Actually, I'm bit of a grouch myself. And quite an original one too. I have lost count of the times I've announced lately that summer is HOT. It's supposed to be, my mother said the first time I said that, and thereafter ignored me. The government isn't being particularly helpful either - deciding to save on electricity by cutting us off daily at the height of the heat between 12 p.m. and 3 p.m. It's a torture. But - and so I console myself - at least I'm not in Agra right now. I can't stand the heat and I chose to go there in blazing May once - everything shimmered at a distance, all the houses appeared to be designed in the opposite direction to the natural wind currents (not that I detected there were any anyway), and I wilted despite watering myself under the tap every twenty minutes. And, when I went to see the Taj Mahal, of course I went at High Noon and I burnt my feet thoroughly on the scalding white marble. It was truly a horrendous experience and romance never even peeped over the horizon. Made you wonder if Shah Jahan had truly, deeply, madly loved Mumtaz Mahal after all. I mean, if I had been a love-struck Mughal Emperor, I would have chosen a better spot to build a tomb. Why not some place with a nice view of snow mountains, lots of greenery, and a lot of COOL weather?

Of course I changed my mind about the Taj Mahal after I saw it again in the winter - it remains truly grand and this, given the pollution and the overall public and political disrespect for our national heritage, is some achievement - but I still insist he got the location wrong.

I'm a mountain person through and through and I get depressed just passing through places like Punjab. Since I'm getting side-tracked, Bihar and the Uttar Pradesh are two other states in India that I wouldn't voluntarily pass through - I suppose you all have heard of the Wild, Wild West? - well, these two states are the prime samples of the Wild, Wild East. Here, outlaws flourish and bandits flower and a medieval mind-set roughly meanders along. And everyone that is not a thug immigrates. Unfortunately these immigrants tend to find themselves grappling with the same sort of problems that the long-ago immigrants in the American West once had to grapple with - the boundless lands of opportunity beyond are peopled by hostile Indians and they don't want to lose an inch of a ground to the new-comers. Of course, like the American Indians of yore, they have lost more than an inch and that makes them furious. You get to hear lots of plans to remedy the situation. One was really interesting and the government should take note - because, said the individual that suggested it, it will also resolve the Kashmir Issue once and for all - if Pakistan wants Kashmir, we INSIST on handing over Bihar and UP as well, otherwise no dice. I don't think it will work. Pakistan already has Baluchistan.
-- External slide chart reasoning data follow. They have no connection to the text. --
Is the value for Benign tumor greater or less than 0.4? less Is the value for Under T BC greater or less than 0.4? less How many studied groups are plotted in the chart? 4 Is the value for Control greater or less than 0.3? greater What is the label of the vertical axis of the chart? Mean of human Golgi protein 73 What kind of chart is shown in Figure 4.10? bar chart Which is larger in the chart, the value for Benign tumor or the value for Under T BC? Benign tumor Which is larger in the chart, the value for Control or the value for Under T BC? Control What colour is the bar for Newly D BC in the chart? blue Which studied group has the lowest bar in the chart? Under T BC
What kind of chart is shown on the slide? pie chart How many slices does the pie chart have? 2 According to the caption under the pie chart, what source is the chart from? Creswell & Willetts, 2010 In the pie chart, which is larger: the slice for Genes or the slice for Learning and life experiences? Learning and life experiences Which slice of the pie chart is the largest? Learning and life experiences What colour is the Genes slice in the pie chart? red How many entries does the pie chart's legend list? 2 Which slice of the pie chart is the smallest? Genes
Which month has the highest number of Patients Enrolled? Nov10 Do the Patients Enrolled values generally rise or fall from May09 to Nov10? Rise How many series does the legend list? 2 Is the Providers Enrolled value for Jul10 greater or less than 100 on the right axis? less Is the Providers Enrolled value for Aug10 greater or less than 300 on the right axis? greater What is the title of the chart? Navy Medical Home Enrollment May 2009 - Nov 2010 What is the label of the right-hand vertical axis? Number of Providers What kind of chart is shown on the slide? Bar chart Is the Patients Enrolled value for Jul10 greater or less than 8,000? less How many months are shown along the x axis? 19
But to return to the topic, there are just two months more of summer. Not a long time. That's kind of funny. When I was a young kid, summer used to STRETCH! And I never complained about the heat, just - Ma, what should I DO? Of course I did a lot without her needing to suggest anything, but that was kind of a favorite whine every time I felt her attention was wandering from the principle object of attention - me.

The last day of school was the BEST. You couldn't WAIT to get home, which would be teeming with cousins by then. There would be terrific outings - movies, picnics, shopping - and Kulfi (ice-cream), and custard and seven varieties of jelly, and six different flavors of Rasna (a drink) in the frig and large pink slices of water-melon. There would be afternoon adventures when the grown-ups slept - finding new routes to the terrace, usually using a rickety bamboo ladder, the narrow window ledges, a drain pipe or two, and cane stools, building a tree-house in the Acacia, learning to ski on a floor liberally sprinkled with talcum powder, and so on. There would be long evenings of furious games and plenty of family bickering. There would be long bright nights, with walks and stars and singing. There would be long-drawn out Meals that were always loud, excited affairs with ten or twenty people at one sitting, and everyone getting maudlin about being together and invoking the 'old times' when such togetherness was an everyday fare. Bed time was arranging mattresses in a long row on the floor and snuggling down next to your favorite cousin and whispering until you finally dozed off - happy in the knowledge that tomorrow they would all be still here and the day after that and after that - summer was endless and so were the possibilities.

These days things are a tad different. I long out-grew school, the tribe has split up, and summer is only three months, but at least the possibilities are still there. Yesterday evening, by the pond, I learned something new - Goldfish EAT water-melon!